Luckily, Dialogflow supports "going to" a different intent. One thing to note is that this is done through the "Event" field on intents. You can't actually go to an intent, but rather you define an event on an intent and then tell Dialogflow to trigger the event.

Make sure you're using contexts correctly

If you look at the audit intent tree above, you'll see all the nested sub intents.

Some things you should know about accessing contexts from sub intents:

  • All contexts are lowercase in the API. The Dialogflow UI will show you Uppercase characters, but only lowercase is used through the API.
  • The context duration can be modified by clicking the number next to it.
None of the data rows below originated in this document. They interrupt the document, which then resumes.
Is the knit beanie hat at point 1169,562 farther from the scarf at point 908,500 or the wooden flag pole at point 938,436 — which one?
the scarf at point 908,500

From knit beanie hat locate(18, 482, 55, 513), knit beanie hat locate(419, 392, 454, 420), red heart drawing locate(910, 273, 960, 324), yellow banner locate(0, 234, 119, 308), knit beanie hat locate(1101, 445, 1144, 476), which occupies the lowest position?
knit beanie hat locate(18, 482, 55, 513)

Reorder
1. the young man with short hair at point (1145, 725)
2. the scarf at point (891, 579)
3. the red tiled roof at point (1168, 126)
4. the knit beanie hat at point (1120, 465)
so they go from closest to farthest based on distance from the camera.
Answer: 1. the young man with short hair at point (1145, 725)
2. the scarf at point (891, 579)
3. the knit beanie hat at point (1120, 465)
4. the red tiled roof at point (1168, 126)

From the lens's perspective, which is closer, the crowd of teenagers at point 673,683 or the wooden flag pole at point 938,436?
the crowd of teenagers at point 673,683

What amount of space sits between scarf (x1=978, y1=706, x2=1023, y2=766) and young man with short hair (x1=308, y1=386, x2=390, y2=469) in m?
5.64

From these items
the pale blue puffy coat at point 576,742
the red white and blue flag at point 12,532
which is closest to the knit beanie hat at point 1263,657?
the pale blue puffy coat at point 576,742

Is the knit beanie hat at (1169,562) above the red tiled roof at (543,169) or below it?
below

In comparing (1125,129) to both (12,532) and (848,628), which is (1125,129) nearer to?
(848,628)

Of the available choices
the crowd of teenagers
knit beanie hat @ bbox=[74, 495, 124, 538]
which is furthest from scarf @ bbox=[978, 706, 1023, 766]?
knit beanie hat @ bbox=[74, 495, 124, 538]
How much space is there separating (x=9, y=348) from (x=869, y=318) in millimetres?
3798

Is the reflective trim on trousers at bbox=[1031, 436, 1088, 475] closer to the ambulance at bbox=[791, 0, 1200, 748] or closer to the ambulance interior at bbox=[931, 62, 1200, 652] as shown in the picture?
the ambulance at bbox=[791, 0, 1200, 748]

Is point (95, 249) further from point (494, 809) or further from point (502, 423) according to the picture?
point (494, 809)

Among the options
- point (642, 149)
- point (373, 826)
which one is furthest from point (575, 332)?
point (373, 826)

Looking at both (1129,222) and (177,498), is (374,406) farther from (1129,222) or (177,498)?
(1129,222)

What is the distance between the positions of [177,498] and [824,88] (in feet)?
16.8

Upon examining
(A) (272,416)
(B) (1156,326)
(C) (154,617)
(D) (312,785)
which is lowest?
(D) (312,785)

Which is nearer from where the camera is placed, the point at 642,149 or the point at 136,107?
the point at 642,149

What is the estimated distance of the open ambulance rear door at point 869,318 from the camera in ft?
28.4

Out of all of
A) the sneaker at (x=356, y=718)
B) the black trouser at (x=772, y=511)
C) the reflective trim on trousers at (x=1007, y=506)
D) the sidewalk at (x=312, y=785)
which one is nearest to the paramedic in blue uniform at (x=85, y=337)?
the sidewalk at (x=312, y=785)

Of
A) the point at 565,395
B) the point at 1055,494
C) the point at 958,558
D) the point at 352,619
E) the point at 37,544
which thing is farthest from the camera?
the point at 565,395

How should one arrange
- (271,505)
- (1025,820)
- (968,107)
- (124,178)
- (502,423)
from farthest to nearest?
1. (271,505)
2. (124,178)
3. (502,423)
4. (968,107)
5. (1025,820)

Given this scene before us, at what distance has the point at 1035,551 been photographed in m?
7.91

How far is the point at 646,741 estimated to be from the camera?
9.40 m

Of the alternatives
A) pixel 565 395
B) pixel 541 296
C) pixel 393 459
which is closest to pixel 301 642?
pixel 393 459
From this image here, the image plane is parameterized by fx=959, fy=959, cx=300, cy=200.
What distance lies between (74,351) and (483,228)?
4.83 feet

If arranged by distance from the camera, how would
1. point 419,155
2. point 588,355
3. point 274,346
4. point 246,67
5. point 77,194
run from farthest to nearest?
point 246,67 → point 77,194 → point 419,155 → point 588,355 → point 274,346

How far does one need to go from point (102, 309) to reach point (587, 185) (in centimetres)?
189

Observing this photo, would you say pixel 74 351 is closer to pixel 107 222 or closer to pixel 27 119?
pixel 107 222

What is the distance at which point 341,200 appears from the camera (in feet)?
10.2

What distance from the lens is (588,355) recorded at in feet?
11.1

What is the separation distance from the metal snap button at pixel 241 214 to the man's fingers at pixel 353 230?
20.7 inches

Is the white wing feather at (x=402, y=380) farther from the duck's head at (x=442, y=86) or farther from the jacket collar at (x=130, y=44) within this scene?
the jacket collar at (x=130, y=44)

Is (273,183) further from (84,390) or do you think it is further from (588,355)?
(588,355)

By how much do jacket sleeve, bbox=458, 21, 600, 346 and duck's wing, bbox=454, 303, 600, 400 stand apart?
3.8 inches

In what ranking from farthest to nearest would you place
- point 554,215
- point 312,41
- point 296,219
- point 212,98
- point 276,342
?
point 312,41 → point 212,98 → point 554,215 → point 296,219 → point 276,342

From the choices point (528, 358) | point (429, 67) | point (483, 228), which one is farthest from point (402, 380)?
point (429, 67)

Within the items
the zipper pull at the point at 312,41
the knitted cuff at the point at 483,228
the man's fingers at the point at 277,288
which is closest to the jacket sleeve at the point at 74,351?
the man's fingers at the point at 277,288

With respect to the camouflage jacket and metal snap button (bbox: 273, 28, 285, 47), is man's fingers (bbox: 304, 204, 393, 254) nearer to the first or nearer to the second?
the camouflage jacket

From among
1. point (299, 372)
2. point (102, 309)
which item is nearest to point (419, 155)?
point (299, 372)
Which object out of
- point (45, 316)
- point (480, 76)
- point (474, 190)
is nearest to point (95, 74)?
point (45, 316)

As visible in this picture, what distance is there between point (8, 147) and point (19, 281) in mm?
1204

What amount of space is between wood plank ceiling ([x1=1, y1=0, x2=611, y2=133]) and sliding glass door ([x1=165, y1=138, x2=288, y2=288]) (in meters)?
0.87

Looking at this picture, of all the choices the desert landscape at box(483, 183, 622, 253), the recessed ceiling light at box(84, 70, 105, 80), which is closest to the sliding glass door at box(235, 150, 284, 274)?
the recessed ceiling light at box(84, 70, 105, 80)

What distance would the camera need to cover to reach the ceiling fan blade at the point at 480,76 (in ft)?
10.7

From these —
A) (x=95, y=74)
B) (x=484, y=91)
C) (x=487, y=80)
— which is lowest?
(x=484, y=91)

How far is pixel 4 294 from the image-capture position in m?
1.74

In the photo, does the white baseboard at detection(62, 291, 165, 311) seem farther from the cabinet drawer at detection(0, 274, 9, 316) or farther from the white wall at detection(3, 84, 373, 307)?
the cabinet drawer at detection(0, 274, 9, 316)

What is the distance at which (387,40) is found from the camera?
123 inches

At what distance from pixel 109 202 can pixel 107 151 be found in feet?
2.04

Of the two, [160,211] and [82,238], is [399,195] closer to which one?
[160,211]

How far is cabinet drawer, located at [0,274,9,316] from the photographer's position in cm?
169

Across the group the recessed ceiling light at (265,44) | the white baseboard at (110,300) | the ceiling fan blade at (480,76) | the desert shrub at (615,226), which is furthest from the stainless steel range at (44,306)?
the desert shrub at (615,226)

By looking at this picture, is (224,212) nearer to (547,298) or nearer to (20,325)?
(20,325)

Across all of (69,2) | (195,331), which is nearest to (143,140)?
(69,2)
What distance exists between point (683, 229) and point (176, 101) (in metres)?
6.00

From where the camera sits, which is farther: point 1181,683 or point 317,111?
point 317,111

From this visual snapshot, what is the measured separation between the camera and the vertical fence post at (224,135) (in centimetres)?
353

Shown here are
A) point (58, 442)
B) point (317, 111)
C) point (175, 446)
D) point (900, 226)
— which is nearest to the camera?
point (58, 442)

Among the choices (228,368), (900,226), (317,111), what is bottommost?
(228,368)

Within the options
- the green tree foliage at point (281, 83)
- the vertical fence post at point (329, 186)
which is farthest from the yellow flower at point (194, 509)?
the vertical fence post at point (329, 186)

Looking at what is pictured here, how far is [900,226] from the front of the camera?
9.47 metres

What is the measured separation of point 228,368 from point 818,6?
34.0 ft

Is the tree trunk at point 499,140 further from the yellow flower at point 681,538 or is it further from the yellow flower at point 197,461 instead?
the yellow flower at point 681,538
The unit of measurement is 1 response. In a REPL setting like ours, there isn't harm in setting this to a high arbitrary value, as the context is overwritten on triggering an event (GOTO statement.)
  • You can set your own data that will last the life of the conversation (outside of any contexts.) It is your responsibility to manage this as needed.

Resources

Part of my research into Dialogflow lead me to Aravind from miningbusinessdata.com (he also has a YouTube channel here.) He is a Dialogflow consultant focusing on how to design a bot correctly, and some of his articles gave us pointers into the nuances of Dialogflow.

Of course, Google has their own content on Dialogflow. A good intro is this playlist on YouTube.

We used the Actions on Google SDK to build SkuvaultAgent. It really makes things easy as you can use intent names as your routes. And it abstracts away all the HTTP IO that's needed to communicate with Dialogflow, letting you use simple commands. You just plug it into Express and you're good to go.